Looking to purchase a new setup for this year for all around jigging in the Gulf and want something capable of 100lb tunas and 100lb AJ's just in case one ever showed up. Not really wanting to spend more than 400.

These are my thoughts so far:

-Avet SX Raptor
-Avet JX 6/3
-Shimano Saragosa 10000 (too small?)
-Shimano Saragosa 18000 (too heavy?)
-Okuma Cedros Star Drag 10 or 12

What would you guys recommend on a 400 dollar budget?

Thanks,
Zach


----------



## Gluconda (Aug 25, 2005)

Catching Tuna and AJ's in the 100lb range is quit rare and not very common so I would target fish in the 50-75lb range. That's more doable and the gear you listed will do the job quit well.

I would look into a Sea Magic Jigging Rod from Serious Tackle and pair it up with a 18000 Gosa with upgraded carbon drags. This setup would be perfect for an all-around GOM jigging combo.

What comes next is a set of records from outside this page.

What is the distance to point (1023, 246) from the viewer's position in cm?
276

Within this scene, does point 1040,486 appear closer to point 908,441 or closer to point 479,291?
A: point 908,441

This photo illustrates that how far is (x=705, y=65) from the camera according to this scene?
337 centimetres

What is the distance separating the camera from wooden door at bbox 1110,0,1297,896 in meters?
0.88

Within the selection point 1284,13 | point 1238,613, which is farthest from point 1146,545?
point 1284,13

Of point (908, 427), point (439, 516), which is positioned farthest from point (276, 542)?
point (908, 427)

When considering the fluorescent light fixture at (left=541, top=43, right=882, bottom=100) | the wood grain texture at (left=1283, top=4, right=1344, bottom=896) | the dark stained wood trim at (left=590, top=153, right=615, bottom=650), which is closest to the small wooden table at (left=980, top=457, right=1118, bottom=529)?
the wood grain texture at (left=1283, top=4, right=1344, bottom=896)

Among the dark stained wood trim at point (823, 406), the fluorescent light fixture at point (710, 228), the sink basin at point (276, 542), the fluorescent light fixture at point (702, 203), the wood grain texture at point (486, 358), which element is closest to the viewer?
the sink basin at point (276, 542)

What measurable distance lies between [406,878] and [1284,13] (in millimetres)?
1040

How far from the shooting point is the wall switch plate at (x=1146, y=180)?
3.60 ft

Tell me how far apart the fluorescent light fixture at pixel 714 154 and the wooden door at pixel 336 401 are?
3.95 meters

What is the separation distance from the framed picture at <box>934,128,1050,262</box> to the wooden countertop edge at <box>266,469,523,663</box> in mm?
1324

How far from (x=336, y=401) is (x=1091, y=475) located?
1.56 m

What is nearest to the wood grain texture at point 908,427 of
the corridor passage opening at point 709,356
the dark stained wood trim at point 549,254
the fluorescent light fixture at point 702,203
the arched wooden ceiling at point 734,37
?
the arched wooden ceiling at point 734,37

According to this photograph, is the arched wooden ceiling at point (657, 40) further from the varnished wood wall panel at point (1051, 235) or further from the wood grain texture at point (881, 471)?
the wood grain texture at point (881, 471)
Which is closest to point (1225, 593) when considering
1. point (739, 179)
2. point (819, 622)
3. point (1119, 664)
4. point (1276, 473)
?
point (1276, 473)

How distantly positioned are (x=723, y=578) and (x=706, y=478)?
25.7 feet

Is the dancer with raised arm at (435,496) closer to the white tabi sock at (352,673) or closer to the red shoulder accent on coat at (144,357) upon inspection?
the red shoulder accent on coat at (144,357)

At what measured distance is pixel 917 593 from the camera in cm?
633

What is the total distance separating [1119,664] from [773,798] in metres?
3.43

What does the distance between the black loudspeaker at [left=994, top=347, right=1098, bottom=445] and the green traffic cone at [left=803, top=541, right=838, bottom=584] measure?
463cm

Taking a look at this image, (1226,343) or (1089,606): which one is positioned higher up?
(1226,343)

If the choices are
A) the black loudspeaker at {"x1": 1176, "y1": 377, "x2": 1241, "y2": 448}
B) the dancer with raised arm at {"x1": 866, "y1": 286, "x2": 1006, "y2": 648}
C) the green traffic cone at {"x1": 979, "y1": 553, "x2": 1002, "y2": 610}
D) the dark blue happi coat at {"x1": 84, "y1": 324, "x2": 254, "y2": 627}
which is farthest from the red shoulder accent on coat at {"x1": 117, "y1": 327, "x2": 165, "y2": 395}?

You can always upgrade to high-end gear later...

Here's the kicker...you'll spend more than $400 in jigs!


----------



## Gluconda (Aug 25, 2005)

There's a Saltist jigging combo in the For Sale section for $350!


----------



## BIG PAPPA (Apr 1, 2008)

*Great set-up*

Saltist LD 40 2speed with spiral wrapped Eye jigging Rod from Pinnacle Marine. Along with 80lbs braid and you'll be set back about $500.00. A great all around Smooth as glass set-up.


----------



## doughboy361 (Mar 5, 2010)

If you go with conventional then the Shimano Trinidad 40N. Its a lil more then your price range but it will do the job. Narrow spool are really good for jigging. It helps the line lay evenly. Wide spool usually the line stack up on one side when speed jigging. The Accurate Boss BX single speed 500N is also a good choice. Its also a lil over your price range. 

If go with spinning I would go with the Shimano Saragosa 18000. For $300.00 its a good deal and will land fish up to 100 lbs. Only thing you need to do is change out the stock drag to carbontex drags and your drag will be silky smooth.


I wouldn't recommend two speed reels for jigging.


----------